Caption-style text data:
───
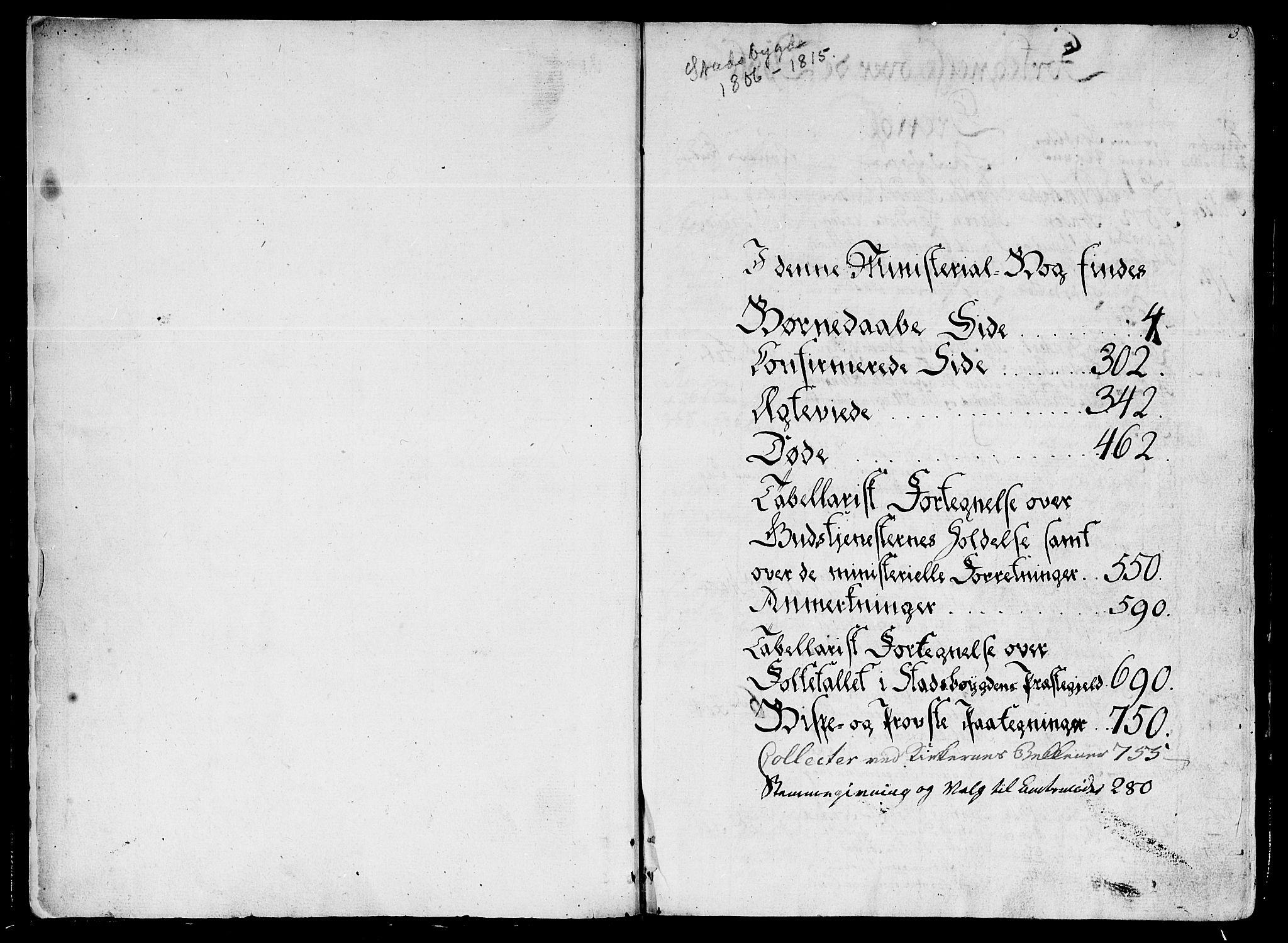 SAT, Ministerialprotokoller, klokkerbøker og fødselsregistre - Sør-Trøndelag, 646/L0607: Ministerialbok nr. 646A05, 1806-1815, s. 2-3
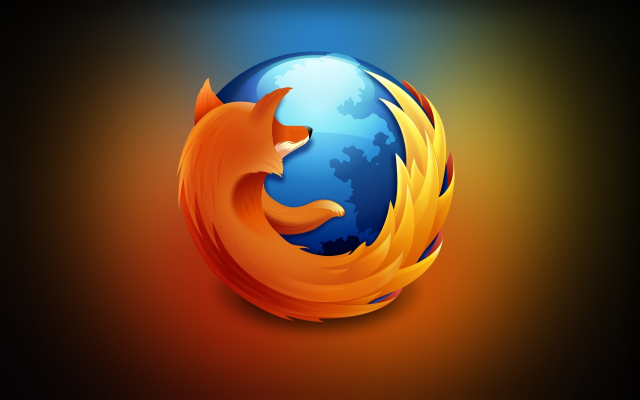 How To Fix Mozilla Firefox Slow Loading or Running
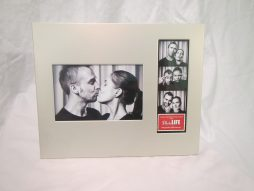 Frame 8 - 4x6 Photo and 2x6 Photo Booth Strip Frame - Silver_Front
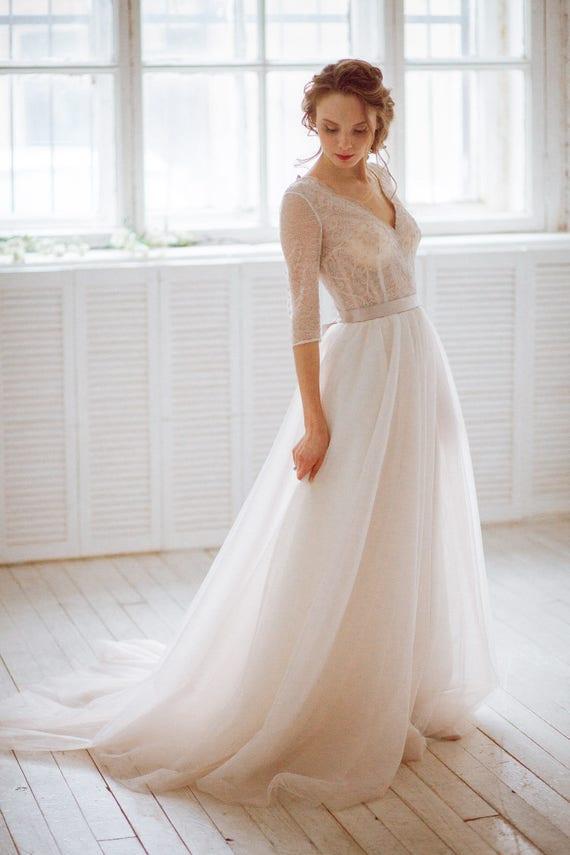 Stella / Vintage Natur Französisch Spitze Hochzeitskleid mit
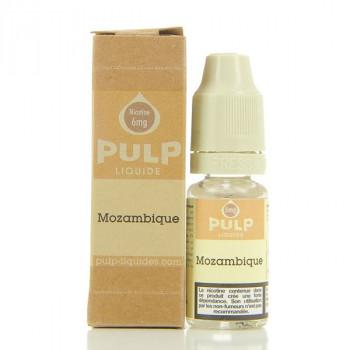 Mozambique Pulp 10ml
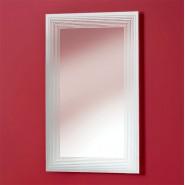 Зеркало Акваль Манго 50, 500х800 мм, 04.50.00.N, , 4 761 руб., 04.50.00.N, Акваль, Беларусь, Прямоугольные зеркала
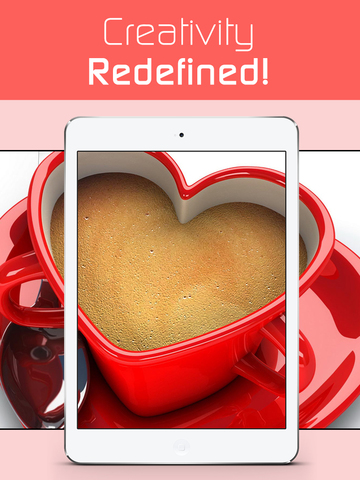 Love Wallpapers HD, Romantic Backgrounds & Valentine's Day Cards screenshot 8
───
In your copy, every entry above must match word for word, and no picture may appear.

* Response to the exercise:
 SAT, Ministerialprotokoller, klokkerbøker og fødselsregistre - Sør-Trøndelag, 646/L0607: Ministerialbok nr. 646A05, 1806-1815, s. 2-3
 How To Fix Mozilla Firefox Slow Loading or Running
 Frame 8 - 4x6 Photo and 2x6 Photo Booth Strip Frame - Silver_Front
 Stella / Vintage Natur Französisch Spitze Hochzeitskleid mit
 Mozambique Pulp 10ml
 Зеркало Акваль Манго 50, 500х800 мм, 04.50.00.N, , 4 761 руб., 04.50.00.N, Акваль, Беларусь, Прямоугольные зеркала
 Love Wallpapers HD, Romantic Backgrounds & Valentine's Day Cards screenshot 8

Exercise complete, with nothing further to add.